I’m trying to figure out why I spend every weekend feeling so blue and anxious! It’s like I finally get headspace from the kids and then start thinking of all the projects and admin I need to get done/should be doing at the weekend, but i should also be spending time with DH as a family. I feel pretty lonely but shouldn’t do as I have seen friends 7 days out of the last 9 
This weekend pretty typical -
Saturday: all got up, hung out, walked to local shop for lunch stuff all together. During DS2’s nap, DH took eldest ice skating and I did a bit of work.
In the afternoon we played in the garden, I went for a run, DH did kids dinner and bed, I made our dinner, watched a load of Orange is the new black while folding laundry.

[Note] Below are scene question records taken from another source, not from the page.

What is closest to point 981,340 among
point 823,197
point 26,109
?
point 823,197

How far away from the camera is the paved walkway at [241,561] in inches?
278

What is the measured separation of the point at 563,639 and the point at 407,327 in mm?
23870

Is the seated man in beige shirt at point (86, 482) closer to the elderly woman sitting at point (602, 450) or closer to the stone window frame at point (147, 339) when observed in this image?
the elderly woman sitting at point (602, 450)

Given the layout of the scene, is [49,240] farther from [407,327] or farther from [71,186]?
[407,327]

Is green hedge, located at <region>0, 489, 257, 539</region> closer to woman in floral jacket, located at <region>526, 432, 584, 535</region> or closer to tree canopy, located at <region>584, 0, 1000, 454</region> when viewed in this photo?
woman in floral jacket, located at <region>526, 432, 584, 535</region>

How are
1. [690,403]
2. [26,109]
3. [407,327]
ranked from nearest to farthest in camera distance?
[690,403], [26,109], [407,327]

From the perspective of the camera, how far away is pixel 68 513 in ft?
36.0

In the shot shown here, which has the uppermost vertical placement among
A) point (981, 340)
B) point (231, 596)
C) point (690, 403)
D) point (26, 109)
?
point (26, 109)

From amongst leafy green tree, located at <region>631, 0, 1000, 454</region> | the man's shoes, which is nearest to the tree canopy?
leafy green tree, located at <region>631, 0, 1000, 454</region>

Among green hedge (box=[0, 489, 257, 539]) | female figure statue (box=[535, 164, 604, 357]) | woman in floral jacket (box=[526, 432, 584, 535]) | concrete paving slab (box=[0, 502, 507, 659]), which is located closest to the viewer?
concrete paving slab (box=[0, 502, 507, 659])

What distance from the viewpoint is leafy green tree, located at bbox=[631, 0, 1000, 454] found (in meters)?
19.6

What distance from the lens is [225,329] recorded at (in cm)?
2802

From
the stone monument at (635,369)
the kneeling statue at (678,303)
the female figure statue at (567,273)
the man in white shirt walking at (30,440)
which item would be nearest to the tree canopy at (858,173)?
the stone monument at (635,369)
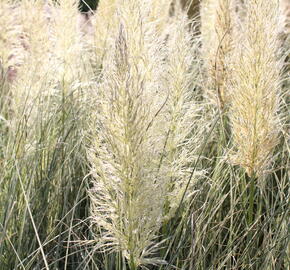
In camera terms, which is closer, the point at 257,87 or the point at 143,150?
the point at 143,150

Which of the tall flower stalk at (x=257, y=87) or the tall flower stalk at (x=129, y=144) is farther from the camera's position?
the tall flower stalk at (x=257, y=87)

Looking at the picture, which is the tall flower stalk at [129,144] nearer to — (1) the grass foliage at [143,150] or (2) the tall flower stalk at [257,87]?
(1) the grass foliage at [143,150]

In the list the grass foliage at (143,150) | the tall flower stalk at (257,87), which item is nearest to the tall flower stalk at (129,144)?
the grass foliage at (143,150)

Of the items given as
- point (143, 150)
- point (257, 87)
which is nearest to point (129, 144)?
point (143, 150)

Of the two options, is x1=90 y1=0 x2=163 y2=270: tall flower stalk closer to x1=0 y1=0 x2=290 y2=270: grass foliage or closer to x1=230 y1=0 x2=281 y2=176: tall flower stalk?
x1=0 y1=0 x2=290 y2=270: grass foliage

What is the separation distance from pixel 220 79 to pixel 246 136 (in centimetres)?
87

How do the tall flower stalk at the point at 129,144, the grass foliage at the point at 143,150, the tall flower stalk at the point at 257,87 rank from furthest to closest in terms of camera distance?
1. the tall flower stalk at the point at 257,87
2. the grass foliage at the point at 143,150
3. the tall flower stalk at the point at 129,144

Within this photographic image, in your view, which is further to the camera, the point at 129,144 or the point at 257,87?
the point at 257,87

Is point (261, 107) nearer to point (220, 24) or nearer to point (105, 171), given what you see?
point (105, 171)

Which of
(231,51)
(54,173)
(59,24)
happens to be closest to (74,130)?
(54,173)

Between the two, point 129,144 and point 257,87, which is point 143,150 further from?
point 257,87

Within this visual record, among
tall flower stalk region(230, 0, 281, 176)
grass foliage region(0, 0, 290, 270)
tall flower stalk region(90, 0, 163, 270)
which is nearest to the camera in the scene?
tall flower stalk region(90, 0, 163, 270)

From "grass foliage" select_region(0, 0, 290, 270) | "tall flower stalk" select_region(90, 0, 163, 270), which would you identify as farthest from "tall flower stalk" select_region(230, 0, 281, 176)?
"tall flower stalk" select_region(90, 0, 163, 270)

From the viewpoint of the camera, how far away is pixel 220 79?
293cm
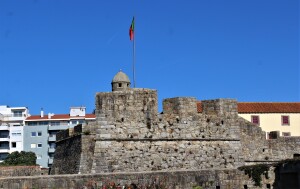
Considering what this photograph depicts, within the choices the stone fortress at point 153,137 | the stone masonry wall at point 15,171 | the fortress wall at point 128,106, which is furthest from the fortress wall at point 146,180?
the stone masonry wall at point 15,171

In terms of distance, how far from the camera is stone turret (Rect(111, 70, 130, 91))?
36406 mm

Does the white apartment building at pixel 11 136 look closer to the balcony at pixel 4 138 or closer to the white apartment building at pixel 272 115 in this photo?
the balcony at pixel 4 138

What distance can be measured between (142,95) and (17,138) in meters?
76.1

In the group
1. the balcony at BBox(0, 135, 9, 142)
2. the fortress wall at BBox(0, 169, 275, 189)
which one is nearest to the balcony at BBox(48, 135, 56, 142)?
the balcony at BBox(0, 135, 9, 142)

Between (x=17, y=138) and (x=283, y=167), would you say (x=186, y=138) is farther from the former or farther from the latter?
(x=17, y=138)

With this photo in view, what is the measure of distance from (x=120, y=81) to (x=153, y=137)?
45.2ft

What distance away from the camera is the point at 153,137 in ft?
77.2

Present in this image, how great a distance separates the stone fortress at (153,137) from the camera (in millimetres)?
22953

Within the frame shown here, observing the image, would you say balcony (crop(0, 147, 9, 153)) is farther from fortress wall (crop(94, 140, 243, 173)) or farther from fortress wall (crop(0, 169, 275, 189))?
fortress wall (crop(0, 169, 275, 189))

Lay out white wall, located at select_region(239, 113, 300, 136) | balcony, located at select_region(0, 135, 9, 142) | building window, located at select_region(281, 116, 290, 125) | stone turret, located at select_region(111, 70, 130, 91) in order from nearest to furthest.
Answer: stone turret, located at select_region(111, 70, 130, 91) → white wall, located at select_region(239, 113, 300, 136) → building window, located at select_region(281, 116, 290, 125) → balcony, located at select_region(0, 135, 9, 142)

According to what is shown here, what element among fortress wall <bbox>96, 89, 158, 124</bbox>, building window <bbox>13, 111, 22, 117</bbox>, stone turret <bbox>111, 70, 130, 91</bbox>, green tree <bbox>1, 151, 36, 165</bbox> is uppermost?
building window <bbox>13, 111, 22, 117</bbox>

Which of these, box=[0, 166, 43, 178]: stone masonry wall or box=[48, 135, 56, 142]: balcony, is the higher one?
box=[48, 135, 56, 142]: balcony

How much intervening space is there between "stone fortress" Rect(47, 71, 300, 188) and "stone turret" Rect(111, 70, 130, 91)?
10754 mm

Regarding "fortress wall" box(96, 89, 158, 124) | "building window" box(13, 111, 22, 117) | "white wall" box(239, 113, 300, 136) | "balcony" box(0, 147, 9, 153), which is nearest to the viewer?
"fortress wall" box(96, 89, 158, 124)
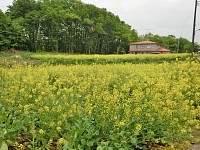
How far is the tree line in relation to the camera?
37.7 meters

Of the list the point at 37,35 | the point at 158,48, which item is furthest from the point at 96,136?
the point at 158,48

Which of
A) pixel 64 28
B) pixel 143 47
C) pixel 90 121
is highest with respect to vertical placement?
pixel 64 28

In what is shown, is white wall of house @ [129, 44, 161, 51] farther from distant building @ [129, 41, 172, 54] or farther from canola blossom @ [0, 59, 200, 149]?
canola blossom @ [0, 59, 200, 149]

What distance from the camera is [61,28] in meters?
45.9

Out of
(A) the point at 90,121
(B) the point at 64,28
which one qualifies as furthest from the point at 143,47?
(A) the point at 90,121

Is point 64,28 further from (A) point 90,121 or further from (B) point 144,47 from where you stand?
(A) point 90,121

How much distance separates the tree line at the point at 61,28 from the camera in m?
37.7

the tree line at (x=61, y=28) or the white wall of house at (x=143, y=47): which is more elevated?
the tree line at (x=61, y=28)

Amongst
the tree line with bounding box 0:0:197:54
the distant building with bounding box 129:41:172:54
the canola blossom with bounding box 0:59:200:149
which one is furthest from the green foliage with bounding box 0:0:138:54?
the canola blossom with bounding box 0:59:200:149

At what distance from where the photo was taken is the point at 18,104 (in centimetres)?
351

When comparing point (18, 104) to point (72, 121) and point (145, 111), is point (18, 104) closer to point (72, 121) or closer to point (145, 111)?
point (72, 121)

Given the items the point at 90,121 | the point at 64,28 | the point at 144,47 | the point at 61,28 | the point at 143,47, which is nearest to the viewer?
the point at 90,121

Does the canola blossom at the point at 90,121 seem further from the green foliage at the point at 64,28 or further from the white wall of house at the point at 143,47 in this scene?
the white wall of house at the point at 143,47

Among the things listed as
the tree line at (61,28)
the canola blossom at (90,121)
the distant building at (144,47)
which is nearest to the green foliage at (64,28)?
the tree line at (61,28)
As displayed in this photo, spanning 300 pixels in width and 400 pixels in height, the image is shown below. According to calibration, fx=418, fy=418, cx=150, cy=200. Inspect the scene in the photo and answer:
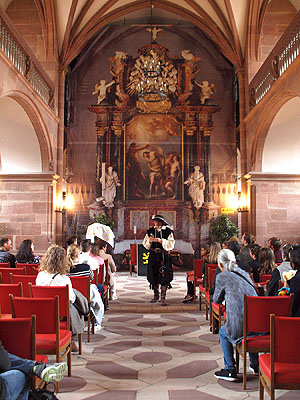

Today we’re going to a farm and this afternoon going to DH’s friend’s house to see their newborn as our eldest kids really get on. I don’t know them and so that’s making me worried and I just don’t want to go and spend an afternoon with people I don’t know. Which I know is how you get to know people and it’s lovely to be invited but I just don’t think I have it in me. I can either stay home or suck it up, either will be fine but the problem is why am I so miserable and reluctant?? I also have to do a spot of work today but that will be fun (I am home mon-fri and run workshops every few weekends so nothing major or stressful).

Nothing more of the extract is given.